I like this idea. My suggestion would be to use curved lines to denote descent / ascents (since your trajectory when taking off and landing are curves), and always show separate arrows for landings then takeoffs. I thought that was the only thing that wasn't intuitively clear when looking at your original example. I actually like the suggestion that it mostly be linear -- it would be a nice way to summarize a mission in a compact form. Having a massive flowchart would only make it harder to quickly read. I can see the benefit of having small branches to denote crafts splitting off each to do their own mission, but I would argue that usage case would be the exception rather than the common case.

Adding more control surfaces helps. I play with FAR, and I've found that having a all-moving tailplane at the back can often provide the extra leverage to take off.

The thing is, while you can relate energy to dV, this relationship is extremely non-linear, so it's rarely ever helpful in expressing things in terms of energy. For example, doubling the amount of fuel doubles the amount of chemical energy in the fuel, but in general, it doesn't double the amount of dV. Likewise, two maneuvers that necessitate the same change in kinetic energy might require vastly differing amounts of dV because of the Oberth effect. This is the reason why we use dV maps instead of delta-Joule(per kg) maps -- in the former case, you don't need to break out the calculators to see exactly how much fuel you'll actually wind up burning.

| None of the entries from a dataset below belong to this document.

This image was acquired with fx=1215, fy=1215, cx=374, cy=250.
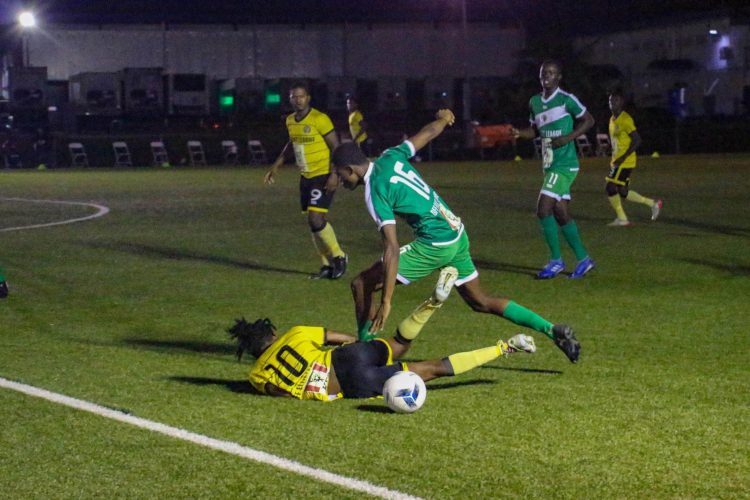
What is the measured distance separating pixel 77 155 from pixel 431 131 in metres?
44.1

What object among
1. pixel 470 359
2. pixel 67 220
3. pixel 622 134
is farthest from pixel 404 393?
pixel 67 220

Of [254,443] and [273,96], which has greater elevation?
[273,96]

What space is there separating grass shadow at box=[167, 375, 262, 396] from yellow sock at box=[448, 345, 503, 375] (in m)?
1.34

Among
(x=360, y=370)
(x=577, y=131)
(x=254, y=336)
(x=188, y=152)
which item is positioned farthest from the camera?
(x=188, y=152)

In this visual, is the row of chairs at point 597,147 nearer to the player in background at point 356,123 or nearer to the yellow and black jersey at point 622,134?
the player in background at point 356,123

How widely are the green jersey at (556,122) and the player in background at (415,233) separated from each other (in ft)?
17.4

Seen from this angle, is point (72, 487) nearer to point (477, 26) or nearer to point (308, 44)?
point (308, 44)

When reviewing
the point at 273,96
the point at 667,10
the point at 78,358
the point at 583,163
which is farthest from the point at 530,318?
the point at 667,10

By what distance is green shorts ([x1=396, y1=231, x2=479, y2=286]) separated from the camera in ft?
28.5

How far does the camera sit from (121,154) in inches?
2018

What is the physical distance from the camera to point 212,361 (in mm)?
9477

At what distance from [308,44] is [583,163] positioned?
18522mm

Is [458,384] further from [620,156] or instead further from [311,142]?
[620,156]

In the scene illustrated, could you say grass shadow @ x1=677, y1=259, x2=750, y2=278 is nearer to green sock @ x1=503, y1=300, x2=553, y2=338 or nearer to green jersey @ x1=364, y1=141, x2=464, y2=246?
green sock @ x1=503, y1=300, x2=553, y2=338
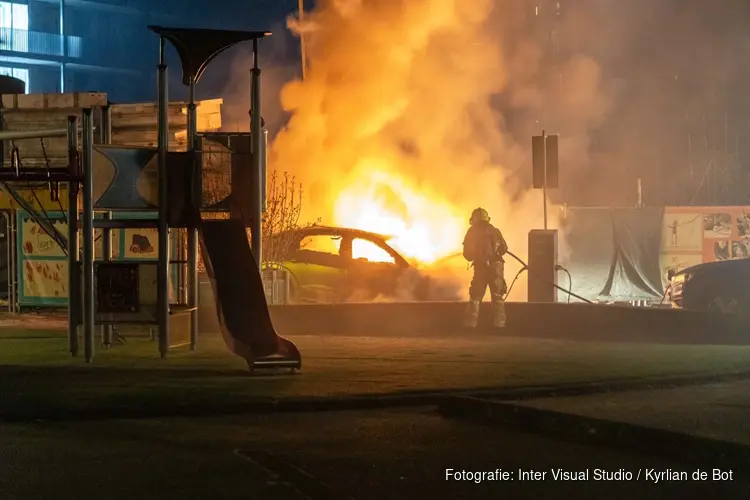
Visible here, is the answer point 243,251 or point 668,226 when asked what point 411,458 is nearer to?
point 243,251

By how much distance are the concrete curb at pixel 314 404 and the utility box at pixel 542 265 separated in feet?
27.0

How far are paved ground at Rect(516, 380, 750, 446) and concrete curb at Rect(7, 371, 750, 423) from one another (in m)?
0.25

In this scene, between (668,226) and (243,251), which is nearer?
(243,251)

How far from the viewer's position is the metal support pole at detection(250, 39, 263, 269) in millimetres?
11766

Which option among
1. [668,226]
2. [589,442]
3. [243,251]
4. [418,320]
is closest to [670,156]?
[668,226]

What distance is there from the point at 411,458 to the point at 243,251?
5225 mm

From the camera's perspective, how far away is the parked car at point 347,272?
1795 centimetres

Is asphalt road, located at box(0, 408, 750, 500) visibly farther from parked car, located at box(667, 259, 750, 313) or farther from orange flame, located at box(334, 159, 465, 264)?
orange flame, located at box(334, 159, 465, 264)

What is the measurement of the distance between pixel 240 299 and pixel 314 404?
272cm

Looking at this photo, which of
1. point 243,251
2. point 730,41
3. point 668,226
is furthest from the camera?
point 730,41

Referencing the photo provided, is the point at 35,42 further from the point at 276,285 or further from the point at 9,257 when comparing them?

I want to first say thanks for the great mod. I've been using it for a while now and it's a staple for all my long term games. I have a few suggestions for features. The first would be automatically adding kill-warp alarms for soi changes. As we all know the game behaves badly if you warp though soi changes too quickly, so I always set these alarms. I don't know how hard it would be to automatically detect soi changes (and keep the alarm updated in case I make further maneuvers). I wouldn't mind automatic alarms for when I create a maneuver node either. It could stop burn time / 2 before the node (if the burn time can be estimated). Finally I would love to have an "enter atmosphere" trigger. Again, this helps prevent issues where you warp through the atmosphere, and also helps me know when aerobraking will occur. Again, thanks for your effort on this supremely useful mod.

Yes, I do this all the time. If you do it carefully, it can definitely help keep an even TWR and squeeze out a few m/s Delta-V. In career mode, it's by far the cheapest to use SRBs to get your orbit above the atmosphere, and then circularize with a small engine.

I'm still not too sure what you're attempting to accomplish -- if you're trying to get upper atmosphere data, then you'll want to be as high as possible while within the atmosphere (138km). Keep in mind that you need to be on a sub-orbital trajectory to count as flying, you'll basically want to aerobrake at high altitude (making multiple passes as required) until you're sub-orbital, take your readings, then get out as quickly as possible. The craft as given is probably not going to be able to get "flying low" and still make it out. I'm not sure what altitude that is, but you'll probably need well over 15k m/s Delta-V to make it out from those altitudes.

Hmm interesting, though in the case of hovering, it's due to your craft not pointed directly "up". If the launchpad isn't 0 degrees with respect to Kerbin (because the VAB and launchpad is one giant slab that doesn't follow the curvature of Kerbin), then it means that your rocket is actually pointed ever so slightly to the west, which will give your craft a bit of drift as you hover for long periods.